SEC Brings First Unregistered Broker Charges Based on EB-5 Program

The EB-5 program was designed to create a path to becoming a permanent residence in the U.S. for certain immigrants while facilitating job creation in the United States. Initiated in 1990, the program gives a foreign applicant a path to permanent residency following an investment of $1 million, or $500,000 in a targeted employment area. The investment must be in a USCIS approved U.S. commercial enterprise, defined as any for-profit activity formed for the ongoing conduct of lawful business. The applicant obtains a conditional green card following the investment. It is good for two years. If the investment creates or preserves at least 10 full time jobs during the two year period the applicant may obtain a permanent green card.

While the program has been successful at spurring investment in the U.S. and giving applicants an opportunity to obtain a permanent green card, there have been difficulties. In the past the SEC has brought fraud actions based on the investment program. Now the Commission has brought its first action charging individuals with acting as unregistered brokers in connection with the EB-5 program. In the Matter of Ireeco, LLC, Adm. Proc. File No. 3-16647 (June 23, 2015).
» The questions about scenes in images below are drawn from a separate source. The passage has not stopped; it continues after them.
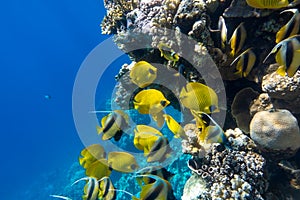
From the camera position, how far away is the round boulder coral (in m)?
2.76

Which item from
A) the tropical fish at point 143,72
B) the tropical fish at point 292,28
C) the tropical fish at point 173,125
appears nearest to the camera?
the tropical fish at point 292,28

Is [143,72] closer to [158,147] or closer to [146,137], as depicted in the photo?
[146,137]

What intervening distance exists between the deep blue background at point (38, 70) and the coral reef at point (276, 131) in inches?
1514

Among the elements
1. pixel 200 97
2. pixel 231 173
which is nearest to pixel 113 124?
pixel 200 97

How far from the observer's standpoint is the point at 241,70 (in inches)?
97.0

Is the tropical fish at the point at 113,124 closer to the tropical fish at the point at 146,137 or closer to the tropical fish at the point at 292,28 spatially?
the tropical fish at the point at 146,137

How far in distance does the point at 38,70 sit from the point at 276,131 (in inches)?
4320

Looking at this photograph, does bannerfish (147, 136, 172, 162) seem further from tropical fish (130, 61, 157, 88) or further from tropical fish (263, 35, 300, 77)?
tropical fish (263, 35, 300, 77)

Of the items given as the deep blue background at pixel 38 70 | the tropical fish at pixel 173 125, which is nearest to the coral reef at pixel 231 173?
the tropical fish at pixel 173 125

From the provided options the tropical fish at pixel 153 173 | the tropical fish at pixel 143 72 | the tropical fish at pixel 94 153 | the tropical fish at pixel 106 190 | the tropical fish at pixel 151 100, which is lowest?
the tropical fish at pixel 153 173

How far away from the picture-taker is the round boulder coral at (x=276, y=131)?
109 inches

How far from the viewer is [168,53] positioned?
3135 mm

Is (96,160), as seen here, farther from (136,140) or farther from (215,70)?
(215,70)

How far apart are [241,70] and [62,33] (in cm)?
12741
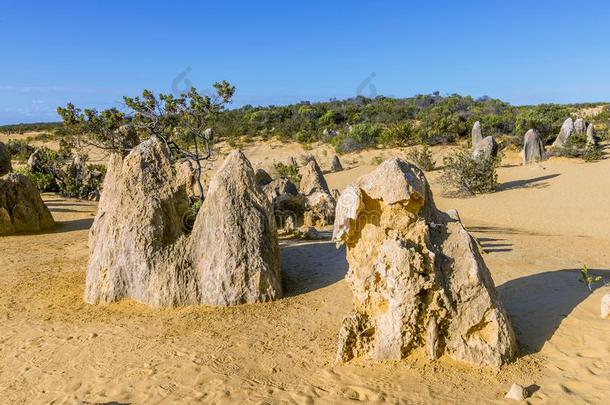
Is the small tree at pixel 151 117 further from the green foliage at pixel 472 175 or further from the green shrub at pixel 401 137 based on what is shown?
the green shrub at pixel 401 137

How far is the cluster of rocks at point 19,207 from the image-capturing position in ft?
40.0

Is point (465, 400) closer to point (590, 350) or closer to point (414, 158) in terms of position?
point (590, 350)

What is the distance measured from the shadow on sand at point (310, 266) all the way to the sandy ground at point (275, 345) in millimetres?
31

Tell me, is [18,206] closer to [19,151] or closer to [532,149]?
[19,151]

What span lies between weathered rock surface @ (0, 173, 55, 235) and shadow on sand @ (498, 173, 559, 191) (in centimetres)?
1701

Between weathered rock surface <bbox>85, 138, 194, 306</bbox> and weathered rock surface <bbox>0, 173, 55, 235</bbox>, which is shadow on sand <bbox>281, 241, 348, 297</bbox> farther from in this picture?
weathered rock surface <bbox>0, 173, 55, 235</bbox>

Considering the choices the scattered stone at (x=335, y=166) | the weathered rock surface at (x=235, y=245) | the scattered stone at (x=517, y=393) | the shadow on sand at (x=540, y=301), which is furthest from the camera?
the scattered stone at (x=335, y=166)

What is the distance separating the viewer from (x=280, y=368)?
17.7 feet

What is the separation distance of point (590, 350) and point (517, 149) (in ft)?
88.6

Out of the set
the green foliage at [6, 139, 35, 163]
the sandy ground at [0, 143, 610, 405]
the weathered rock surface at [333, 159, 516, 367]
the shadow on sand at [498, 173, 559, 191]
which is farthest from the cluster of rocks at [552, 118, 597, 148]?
the green foliage at [6, 139, 35, 163]

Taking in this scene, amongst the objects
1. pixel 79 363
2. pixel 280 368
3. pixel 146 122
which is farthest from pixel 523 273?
pixel 146 122

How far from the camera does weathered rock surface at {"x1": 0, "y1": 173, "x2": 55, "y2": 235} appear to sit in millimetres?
12188

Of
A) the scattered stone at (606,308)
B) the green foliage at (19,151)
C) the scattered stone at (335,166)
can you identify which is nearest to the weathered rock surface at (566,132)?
the scattered stone at (335,166)

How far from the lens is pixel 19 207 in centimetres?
1245
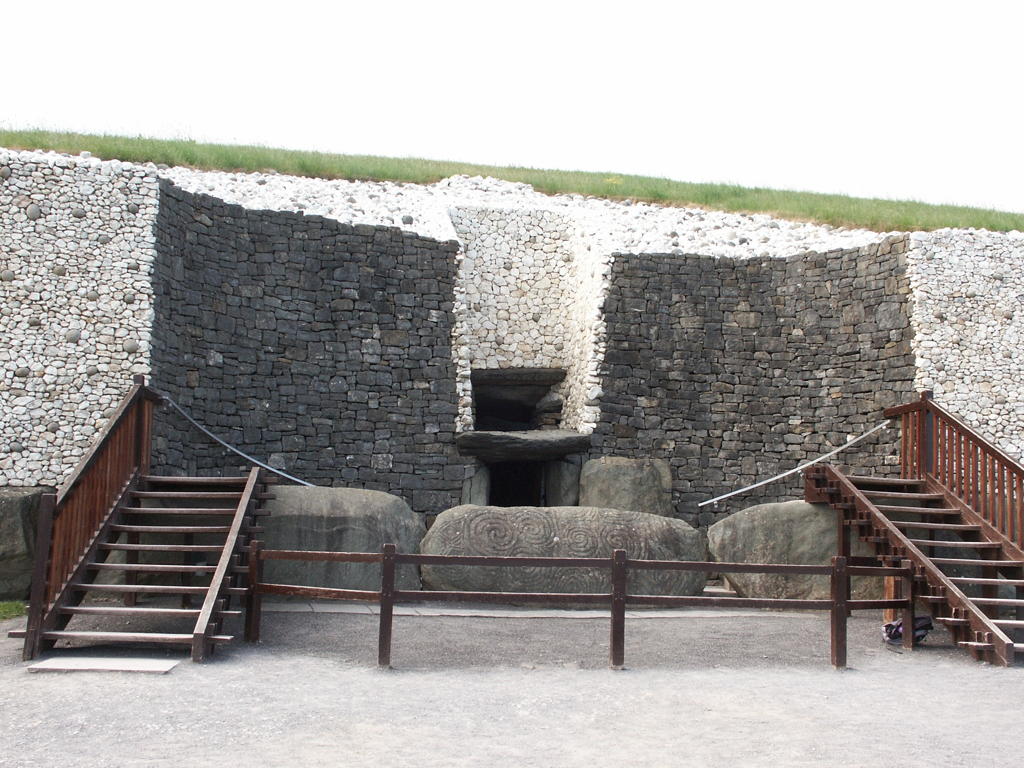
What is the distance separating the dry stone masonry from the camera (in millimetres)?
11688

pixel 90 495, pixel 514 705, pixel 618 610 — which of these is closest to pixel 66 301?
pixel 90 495

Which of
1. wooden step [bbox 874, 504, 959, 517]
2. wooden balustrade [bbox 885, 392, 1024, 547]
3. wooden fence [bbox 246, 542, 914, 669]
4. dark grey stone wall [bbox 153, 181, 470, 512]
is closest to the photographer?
wooden fence [bbox 246, 542, 914, 669]

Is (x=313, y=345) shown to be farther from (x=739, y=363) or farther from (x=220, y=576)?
(x=739, y=363)

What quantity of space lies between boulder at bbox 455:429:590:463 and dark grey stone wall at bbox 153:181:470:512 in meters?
0.28

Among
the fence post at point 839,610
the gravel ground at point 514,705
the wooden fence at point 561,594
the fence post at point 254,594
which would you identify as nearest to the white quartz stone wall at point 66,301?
the gravel ground at point 514,705

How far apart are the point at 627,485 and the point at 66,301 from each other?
754cm

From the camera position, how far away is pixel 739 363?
14914mm

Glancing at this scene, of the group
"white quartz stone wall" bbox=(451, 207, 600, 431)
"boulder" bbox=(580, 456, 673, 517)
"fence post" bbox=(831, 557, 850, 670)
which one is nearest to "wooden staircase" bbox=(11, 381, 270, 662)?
"fence post" bbox=(831, 557, 850, 670)

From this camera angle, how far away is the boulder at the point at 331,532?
1076 centimetres

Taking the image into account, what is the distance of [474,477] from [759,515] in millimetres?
4277

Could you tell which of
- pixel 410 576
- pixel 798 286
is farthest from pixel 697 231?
pixel 410 576

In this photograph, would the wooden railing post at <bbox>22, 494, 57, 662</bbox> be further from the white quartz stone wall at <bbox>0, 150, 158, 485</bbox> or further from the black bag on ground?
the black bag on ground

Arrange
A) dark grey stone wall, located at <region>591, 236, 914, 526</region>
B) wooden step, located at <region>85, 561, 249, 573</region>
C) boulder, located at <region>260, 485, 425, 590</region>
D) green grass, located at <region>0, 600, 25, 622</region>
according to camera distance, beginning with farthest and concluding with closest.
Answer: dark grey stone wall, located at <region>591, 236, 914, 526</region>, boulder, located at <region>260, 485, 425, 590</region>, green grass, located at <region>0, 600, 25, 622</region>, wooden step, located at <region>85, 561, 249, 573</region>

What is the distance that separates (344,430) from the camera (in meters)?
13.7
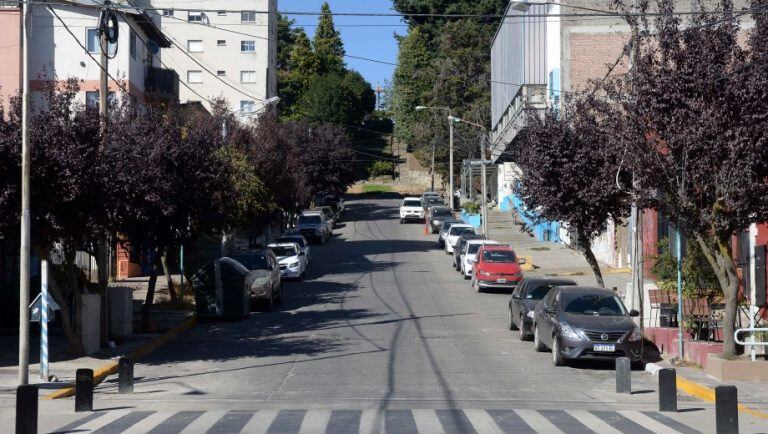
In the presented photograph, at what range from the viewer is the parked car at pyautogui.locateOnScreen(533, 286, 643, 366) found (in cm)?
1906

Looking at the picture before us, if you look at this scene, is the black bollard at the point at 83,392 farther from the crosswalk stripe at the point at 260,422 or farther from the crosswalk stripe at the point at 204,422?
the crosswalk stripe at the point at 260,422

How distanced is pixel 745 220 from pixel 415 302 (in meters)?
16.1

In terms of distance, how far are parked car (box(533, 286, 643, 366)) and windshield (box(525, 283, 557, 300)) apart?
2.75 metres

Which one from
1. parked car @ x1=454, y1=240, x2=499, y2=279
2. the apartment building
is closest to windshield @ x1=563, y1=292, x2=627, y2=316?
parked car @ x1=454, y1=240, x2=499, y2=279

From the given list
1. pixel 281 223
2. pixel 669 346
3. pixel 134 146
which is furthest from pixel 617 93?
pixel 281 223

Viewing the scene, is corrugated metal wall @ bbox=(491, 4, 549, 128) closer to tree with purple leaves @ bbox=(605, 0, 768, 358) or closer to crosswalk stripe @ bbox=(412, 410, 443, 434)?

Respondents in the proceeding are Ireeco, LLC and Ireco Limited. LLC is a Florida limited liability company, while Limited in a Hong Kong entity. Both were founded by Stephen Parnell and Andrew Bartlett. Between January 2010 and May 2012 LLC solicited foreign investors who wished to invest in the program through regional centers – an entity involved with the promotion of economic growth approved by the USCIS to administer projects. Applicants through a center are only required to invest $500,000.

LLC solicited potential investors through a website which claimed the firm had extensive experience in the area and could guide applicants to the correct center for them. In 2012 Messrs. Parnell and Bartlett formed Limited. It became a managing member of LLC. Eventually LLC became the contracting party. Solicitation continued through the website.

Applicants who contacted Respondents were eventually guided to a regional center. The firm earned fees under the “referral partner agreements” it had with regional centers for brining in customers. The fee was paid once a conditional green card was approved by USCIS. The fee was a commission based on a fixed portion of the administrative fee the investor paid to the center, on average about $35,000 per investor.

From January 2010 to present Respondents were paid fees for actively soliciting 158 foreign investors. The applicants invested about $79 million in the regional centers. The Order alleges violations of Exchange Act Section 15(a)(1).

To partially resolve the proceeding Respondents consented to the entry of a cease and desist order based on Exchange Act Section 15(a). They also agreed to a censure. A hearing will be conducted to determine if it is appropriate to order disgorgement and/or civil penalties.